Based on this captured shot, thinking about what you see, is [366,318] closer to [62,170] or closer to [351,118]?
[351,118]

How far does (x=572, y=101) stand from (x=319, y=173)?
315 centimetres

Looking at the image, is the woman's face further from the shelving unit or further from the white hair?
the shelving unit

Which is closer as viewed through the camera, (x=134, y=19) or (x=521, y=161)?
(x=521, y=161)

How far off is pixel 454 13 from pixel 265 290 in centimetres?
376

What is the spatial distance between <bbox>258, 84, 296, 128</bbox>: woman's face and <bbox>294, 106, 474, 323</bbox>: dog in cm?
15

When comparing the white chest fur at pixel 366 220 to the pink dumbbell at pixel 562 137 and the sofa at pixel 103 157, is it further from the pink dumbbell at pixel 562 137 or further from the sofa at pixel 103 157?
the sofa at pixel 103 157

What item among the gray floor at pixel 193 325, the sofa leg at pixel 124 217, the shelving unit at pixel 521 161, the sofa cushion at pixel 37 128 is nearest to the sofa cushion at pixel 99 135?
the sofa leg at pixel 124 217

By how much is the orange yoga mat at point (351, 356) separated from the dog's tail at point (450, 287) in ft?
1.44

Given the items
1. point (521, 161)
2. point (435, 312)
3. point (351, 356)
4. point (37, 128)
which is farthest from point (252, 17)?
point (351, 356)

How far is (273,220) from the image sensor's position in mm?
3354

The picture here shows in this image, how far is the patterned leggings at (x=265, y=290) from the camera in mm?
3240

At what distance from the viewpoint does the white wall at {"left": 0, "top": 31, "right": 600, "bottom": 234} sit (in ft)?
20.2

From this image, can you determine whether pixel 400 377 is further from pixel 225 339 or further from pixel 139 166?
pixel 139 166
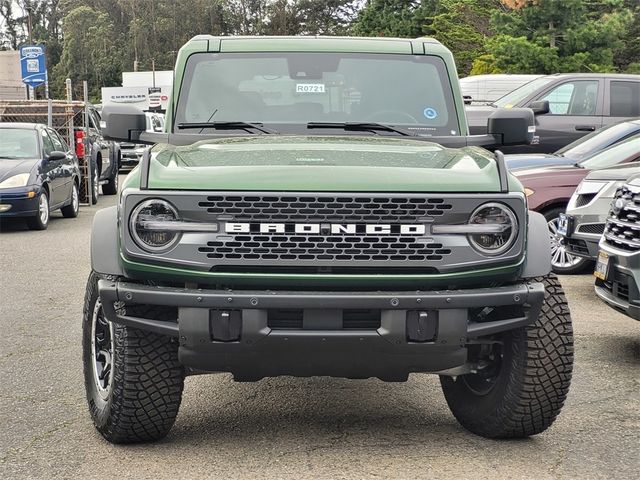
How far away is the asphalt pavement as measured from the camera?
4.68m

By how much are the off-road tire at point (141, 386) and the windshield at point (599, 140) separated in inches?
324

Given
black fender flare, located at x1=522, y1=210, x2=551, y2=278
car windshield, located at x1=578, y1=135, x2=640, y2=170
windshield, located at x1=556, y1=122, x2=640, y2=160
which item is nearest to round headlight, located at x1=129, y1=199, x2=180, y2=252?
black fender flare, located at x1=522, y1=210, x2=551, y2=278

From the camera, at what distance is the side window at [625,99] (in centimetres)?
1552

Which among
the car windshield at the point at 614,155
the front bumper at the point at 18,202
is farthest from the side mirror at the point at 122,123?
the front bumper at the point at 18,202

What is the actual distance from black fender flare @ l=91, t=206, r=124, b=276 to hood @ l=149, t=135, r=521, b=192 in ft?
1.05

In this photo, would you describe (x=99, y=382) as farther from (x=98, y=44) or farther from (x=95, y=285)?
(x=98, y=44)

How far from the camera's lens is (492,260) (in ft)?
14.6

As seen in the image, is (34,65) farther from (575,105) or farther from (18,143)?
(575,105)

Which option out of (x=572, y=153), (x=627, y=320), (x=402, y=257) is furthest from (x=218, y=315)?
(x=572, y=153)

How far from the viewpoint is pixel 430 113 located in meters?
6.09

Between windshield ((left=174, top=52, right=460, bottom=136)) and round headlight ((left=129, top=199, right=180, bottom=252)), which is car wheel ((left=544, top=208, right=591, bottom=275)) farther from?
round headlight ((left=129, top=199, right=180, bottom=252))

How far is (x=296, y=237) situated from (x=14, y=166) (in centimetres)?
1187

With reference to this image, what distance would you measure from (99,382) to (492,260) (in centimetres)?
199

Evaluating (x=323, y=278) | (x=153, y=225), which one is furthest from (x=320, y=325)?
(x=153, y=225)
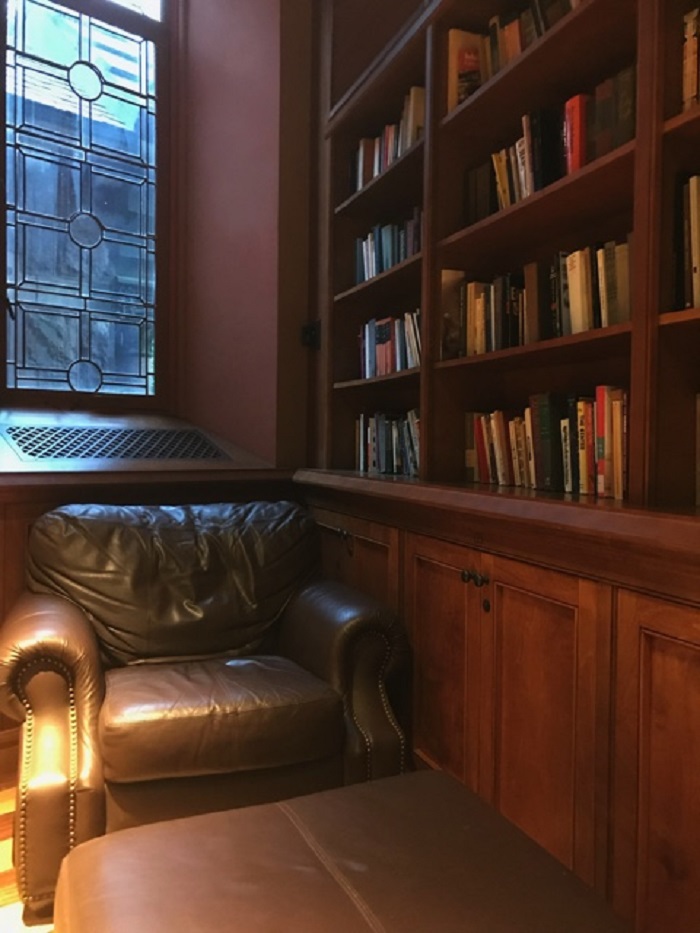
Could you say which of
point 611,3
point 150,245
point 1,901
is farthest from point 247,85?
point 1,901

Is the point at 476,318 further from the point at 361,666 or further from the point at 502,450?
the point at 361,666

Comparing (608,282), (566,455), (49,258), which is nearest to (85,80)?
(49,258)

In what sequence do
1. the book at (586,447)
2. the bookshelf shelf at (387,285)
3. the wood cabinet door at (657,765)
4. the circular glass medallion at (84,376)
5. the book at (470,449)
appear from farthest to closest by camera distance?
1. the circular glass medallion at (84,376)
2. the bookshelf shelf at (387,285)
3. the book at (470,449)
4. the book at (586,447)
5. the wood cabinet door at (657,765)

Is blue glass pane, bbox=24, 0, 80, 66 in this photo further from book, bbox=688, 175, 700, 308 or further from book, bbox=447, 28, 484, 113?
book, bbox=688, 175, 700, 308

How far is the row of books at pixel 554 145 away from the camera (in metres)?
1.51

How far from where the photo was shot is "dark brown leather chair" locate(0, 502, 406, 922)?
1.65 metres

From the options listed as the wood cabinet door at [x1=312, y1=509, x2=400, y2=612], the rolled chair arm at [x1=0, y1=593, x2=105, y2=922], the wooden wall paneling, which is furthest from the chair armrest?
the wooden wall paneling

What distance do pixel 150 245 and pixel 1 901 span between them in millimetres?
2644

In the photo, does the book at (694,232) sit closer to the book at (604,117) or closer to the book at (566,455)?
the book at (604,117)

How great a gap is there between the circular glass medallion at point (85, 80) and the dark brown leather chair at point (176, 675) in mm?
1992

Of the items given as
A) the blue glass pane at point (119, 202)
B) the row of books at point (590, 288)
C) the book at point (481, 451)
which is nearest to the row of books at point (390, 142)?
the row of books at point (590, 288)

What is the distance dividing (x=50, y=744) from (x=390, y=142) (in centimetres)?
211

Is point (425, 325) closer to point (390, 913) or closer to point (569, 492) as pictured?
point (569, 492)

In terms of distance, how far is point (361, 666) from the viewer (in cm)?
194
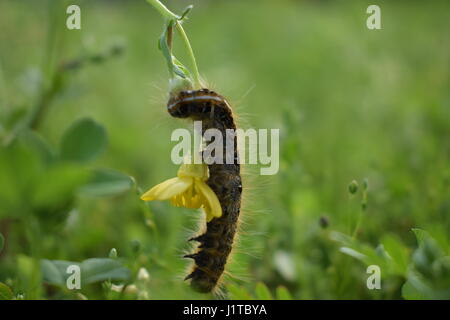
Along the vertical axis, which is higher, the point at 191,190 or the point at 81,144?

-.-.-

**WHAT THE EXERCISE ASKS**
What you return should match the records above word for word, minus the pictures.

**SOLUTION FOR THIS TASK**
Based on this captured shot, thinking about what you see, is [366,318] closer to [62,170] or closer to [351,118]?
[351,118]

How far does (x=572, y=101) stand from (x=319, y=173)?
315 centimetres

Looking at the image, is the woman's face further from the shelving unit or further from the white hair?
the shelving unit

Which is closer as viewed through the camera, (x=134, y=19) or (x=521, y=161)?
(x=521, y=161)

How far off is pixel 454 13 from pixel 265 290 in centimetres?
376

What is the spatial distance between <bbox>258, 84, 296, 128</bbox>: woman's face and <bbox>294, 106, 474, 323</bbox>: dog in cm?
15

When comparing the white chest fur at pixel 366 220 to the pink dumbbell at pixel 562 137 and the sofa at pixel 103 157, is it further from the pink dumbbell at pixel 562 137 or further from the sofa at pixel 103 157?
the sofa at pixel 103 157

What item among the gray floor at pixel 193 325, the sofa leg at pixel 124 217, the shelving unit at pixel 521 161, the sofa cushion at pixel 37 128 is nearest to the sofa cushion at pixel 99 135?
the sofa leg at pixel 124 217

By how much is the orange yoga mat at point (351, 356) separated from the dog's tail at point (450, 287) in ft?
1.44

Given the items
1. point (521, 161)
2. point (435, 312)
3. point (351, 356)
4. point (37, 128)
which is farthest from point (252, 17)?
point (351, 356)

How far is (273,220) from the image sensor's position in mm?
3354

The picture here shows in this image, how far is the patterned leggings at (x=265, y=290) from the camera in mm?
3240

At what distance from the viewpoint does the white wall at {"left": 0, "top": 31, "right": 600, "bottom": 234} sit (in ft)?
20.2

From this image, can you determine whether pixel 400 377 is further from pixel 225 339 or further from pixel 139 166?
pixel 139 166
How far away is the asphalt pavement as measured from the camera?
4.68m

By how much are the off-road tire at point (141, 386) and the windshield at point (599, 140) separated in inches?
324

Given
black fender flare, located at x1=522, y1=210, x2=551, y2=278
car windshield, located at x1=578, y1=135, x2=640, y2=170
windshield, located at x1=556, y1=122, x2=640, y2=160
which item is nearest to round headlight, located at x1=129, y1=199, x2=180, y2=252?
black fender flare, located at x1=522, y1=210, x2=551, y2=278

From the camera, at what distance is the side window at [625,99] (in centimetres)?
1552

Which among
the car windshield at the point at 614,155
the front bumper at the point at 18,202
is farthest from the side mirror at the point at 122,123?
the front bumper at the point at 18,202

What is the actual distance from black fender flare @ l=91, t=206, r=124, b=276 to hood @ l=149, t=135, r=521, b=192 in ft?
1.05

In this photo, would you describe (x=99, y=382) as farther from (x=98, y=44) or farther from (x=95, y=285)?
(x=98, y=44)

How far from the camera's lens is (492,260) (in ft)?
14.6

As seen in the image, is (34,65) farther from (575,105) or farther from (18,143)?
(575,105)

Which option out of (x=572, y=153), (x=627, y=320), (x=402, y=257) is furthest from (x=218, y=315)?
(x=572, y=153)

How far from the viewpoint is pixel 430 113 located in meters?
6.09

Between windshield ((left=174, top=52, right=460, bottom=136)) and round headlight ((left=129, top=199, right=180, bottom=252)), which is car wheel ((left=544, top=208, right=591, bottom=275)) farther from?
round headlight ((left=129, top=199, right=180, bottom=252))

How far is (x=296, y=237) situated from (x=14, y=166) (in centimetres)?
1187

With reference to this image, what distance would you measure from (99,382) to (492,260) (in centimetres)?
199

Evaluating (x=323, y=278) | (x=153, y=225), which one is furthest from (x=320, y=325)?
(x=153, y=225)
Could you say which of
point 611,3
point 150,245
point 1,901
is farthest from point 247,85?
point 1,901

Is the point at 476,318 further from the point at 361,666 or further from the point at 502,450?
the point at 361,666

Comparing (608,282), (566,455), (49,258), which is nearest to (85,80)?
(49,258)

In what sequence do
1. the book at (586,447)
2. the bookshelf shelf at (387,285)
3. the wood cabinet door at (657,765)
4. the circular glass medallion at (84,376)
5. the book at (470,449)
appear from farthest to closest by camera distance?
1. the circular glass medallion at (84,376)
2. the bookshelf shelf at (387,285)
3. the book at (470,449)
4. the book at (586,447)
5. the wood cabinet door at (657,765)

Is blue glass pane, bbox=24, 0, 80, 66 in this photo further from book, bbox=688, 175, 700, 308 or further from book, bbox=447, 28, 484, 113?
book, bbox=688, 175, 700, 308

How far is the row of books at pixel 554 145 away from the camera (in metres)?
1.51

How far from where the photo was shot is "dark brown leather chair" locate(0, 502, 406, 922)?
1.65 metres

From the options listed as the wood cabinet door at [x1=312, y1=509, x2=400, y2=612], the rolled chair arm at [x1=0, y1=593, x2=105, y2=922], the wooden wall paneling, which is furthest from the chair armrest?
the wooden wall paneling

What distance do pixel 150 245 and pixel 1 901 span between them in millimetres?
2644

In the photo, does the book at (694,232) sit closer to the book at (604,117) or closer to the book at (566,455)?
the book at (604,117)

How great a gap is there between the circular glass medallion at point (85, 80) and the dark brown leather chair at point (176, 675) in mm?
1992

Of the items given as
A) the blue glass pane at point (119, 202)
B) the row of books at point (590, 288)
C) the book at point (481, 451)
which is nearest to the row of books at point (390, 142)?
the row of books at point (590, 288)

What is the distance dividing (x=50, y=744) from (x=390, y=142) (in centimetres)?
211

Is point (425, 325) closer to point (390, 913) or closer to point (569, 492) as pictured?
point (569, 492)

In terms of distance, how far is point (361, 666) from the viewer (in cm)?
194
Along the vertical axis, which is higher, the point at 191,190 or the point at 81,144?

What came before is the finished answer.